Idaho Finance Dept. stops Nevada foreclosure-relief company

By ibrealestate

The Idaho Department of Finance has ordered Nevada corporation National Foreclosure Relief Inc. to cease and desist from offering and selling mortgage loan modification services to Idaho residents.

The company apparently targets distressed homeowners seeking to avoid foreclosure on their homes. The Idaho Department of Finance said in a release that the company has never been licensed in Idaho to engage in the offer or sale of mortgage loan modification services, as required by Idaho law.

The Federal Trade Commission sued National Foreclosure Relief Inc. in February, alleging violations of the Federal Trade Commission Act by engaging in misrepresentations of the company’s services to consumers.

The Idaho Department of Finance said it became aware of this company operating in Idaho without a license when it received a complaint from an Idaho couple who paid $1,875 in up-front fees to National Foreclosure for assistance in avoiding foreclosure on their home of 23 years. National Foreclosure also debited from the couple’s bank account three payments of $1,200 each, which the couple understood would be applied primarily toward their monthly mortgage payments. The couple later learned that National Foreclosure had pocketed all of the money it had received from the couple, who ultimately lost their home to foreclosure, the department said.

“It is a sad result when distressed homeowners reach out for help with their mortgage problems and become victimized by unscrupulous mortgage loan modification companies, often losing both their home and the upfront fees they’ve paid to such companies,” Idaho Department of Finance Director Gavin Gee said.

In the cease and desist order, the department ordered National Foreclosure to immediately stop offering mortgage modification services in Idaho without a license, and from other activities in violation of applicable Idaho law.

In a related release, the Idaho Department of Finance suggests that homeowners having difficulty paying their mortgages promptly contact their lenders or loan servicers to explore possible workout arrangements. There are also organizations offering advice and assistance to homeowners for free.

“Many of these unlicensed mortgage modification companies turn out to be scam artists preying on the vulnerability of Idahoans desperate to keep their home,” Gee said. “A good starting point in determining whether a mortgage loan modification company is a legitimate company is to check with the department to see if the company is licensed in Idaho.”

Idaho Department of Finance information on various free foreclosure-prevention resources is available here.


3 Responses to “Idaho Finance Dept. stops Nevada foreclosure-relief company”

EXERCISE TASK 1: Copy the passage of the article on the Idaho foreclosure-relief order from "The Idaho Department of Finance has" to "services to consumers.".
EXERCISE TASK 2: In the article on the Idaho foreclosure-relief order, how much did the Idaho couple pay National Foreclosure in up-front fees?
EXERCISE TASK 3: Resume the article on the Idaho Department of Finance's order against National Foreclosure Relief Inc. from the point where it stops.
The records that come next have no connection to the article on the Idaho foreclosure-relief order.

DATASET CONTENT:
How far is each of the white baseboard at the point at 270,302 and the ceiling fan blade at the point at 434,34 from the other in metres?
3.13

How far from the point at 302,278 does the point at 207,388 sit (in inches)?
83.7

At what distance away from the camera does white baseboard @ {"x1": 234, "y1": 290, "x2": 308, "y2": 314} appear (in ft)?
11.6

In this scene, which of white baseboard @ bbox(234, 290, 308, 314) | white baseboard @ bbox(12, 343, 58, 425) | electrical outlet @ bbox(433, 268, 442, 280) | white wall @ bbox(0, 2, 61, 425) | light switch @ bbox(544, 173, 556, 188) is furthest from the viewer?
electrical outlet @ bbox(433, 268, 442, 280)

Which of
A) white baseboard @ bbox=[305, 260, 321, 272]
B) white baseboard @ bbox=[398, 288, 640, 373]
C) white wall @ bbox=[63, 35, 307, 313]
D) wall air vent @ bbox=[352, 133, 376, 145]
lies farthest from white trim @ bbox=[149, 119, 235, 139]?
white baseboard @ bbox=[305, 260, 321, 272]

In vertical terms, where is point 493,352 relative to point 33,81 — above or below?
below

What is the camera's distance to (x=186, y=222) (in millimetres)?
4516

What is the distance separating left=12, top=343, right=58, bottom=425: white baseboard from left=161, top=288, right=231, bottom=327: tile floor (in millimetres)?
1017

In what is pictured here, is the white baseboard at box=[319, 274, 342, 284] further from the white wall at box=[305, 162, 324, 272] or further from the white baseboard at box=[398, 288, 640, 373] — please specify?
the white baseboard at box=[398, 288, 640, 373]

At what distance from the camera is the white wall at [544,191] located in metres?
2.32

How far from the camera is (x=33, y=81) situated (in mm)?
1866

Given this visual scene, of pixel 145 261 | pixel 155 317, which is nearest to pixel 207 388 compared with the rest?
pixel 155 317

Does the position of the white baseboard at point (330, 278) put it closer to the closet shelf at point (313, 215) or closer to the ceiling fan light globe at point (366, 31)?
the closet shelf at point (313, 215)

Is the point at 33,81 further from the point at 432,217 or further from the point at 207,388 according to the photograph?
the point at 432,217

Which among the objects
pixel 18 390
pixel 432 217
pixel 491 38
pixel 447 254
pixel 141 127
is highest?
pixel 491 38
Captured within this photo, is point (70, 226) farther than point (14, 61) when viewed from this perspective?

EXPECTED OUTPUT 1:
The Idaho Department of Finance has ordered Nevada corporation National Foreclosure Relief Inc. to cease and desist from offering and selling mortgage loan modification services to Idaho residents.

The company apparently targets distressed homeowners seeking to avoid foreclosure on their homes. The Idaho Department of Finance said in a release that the company has never been licensed in Idaho to engage in the offer or sale of mortgage loan modification services, as required by Idaho law.

The Federal Trade Commission sued National Foreclosure Relief Inc. in February, alleging violations of the Federal Trade Commission Act by engaging in misrepresentations of the company’s services to consumers.

EXPECTED OUTPUT 2: $1,875

EXPECTED OUTPUT 3:
  1. Abraham Says:

    My suggestion to people and past clients that call me regarding on what options they have to keep their current home is to check out the website that the federal goverment has put together which is http://www.makinghomeaffordable.gov
    Home owners need to become aware of people and companies that offer to modify their loans, if they charge you up-front fees and if they are not licensed credit counselors under the Idaho Department of Finance, step away from them. You can do a loan modification your self. Most professional and ethical Realtors can help you understand the process and be able to offer you free counseling on what numbers to call and what documents you need to provide when you get ready to call your loan servicer.
    The key to loan mods is number one, the home owner communicates directly with the loan servicer, your loan has to be own by Fannie Mae or Freddy Mac and the most important, you need to have sufficient income to cover your current expenses. Your income and your expenses need to be balanced.
    Most people think that the loan servicer will modify their loan if they can prove that they have lost income or part of their income. You need to keep in mind that the loan servicers want is to make sure that you make enough money to re-pay your new modified loan. If you are un-employed or if you are upside down with your income versus expenses, the chances are that they will not approve the mod.
    For people that have lost their income, or had suffered a subtancial loss of income, their option often turns out to be a short sale in order to avoid foreclosure.

    Abraham Lopez
    Silverhawk Realty
    Associate Broker

  2. Diana in Boise, Idaho Says:

    I agree that frauds like the article mentions are scum. But where is the assistance Obama promised when he gave our hard earned taxes to the banking industry? Friends of mine need a loan modification to survive and Country Wide just gives them the run-around day in and day out. They have not defaulted on thier home loan and have a good credit rating. But it is a matter of time, maybe a month or two and then the bank won’t even take their calls. Where are our representative and senators? Why did Obama allow the banks to shore up their assets in China/overseas and not take care of us first. Just call me “Not Happy in Idaho”.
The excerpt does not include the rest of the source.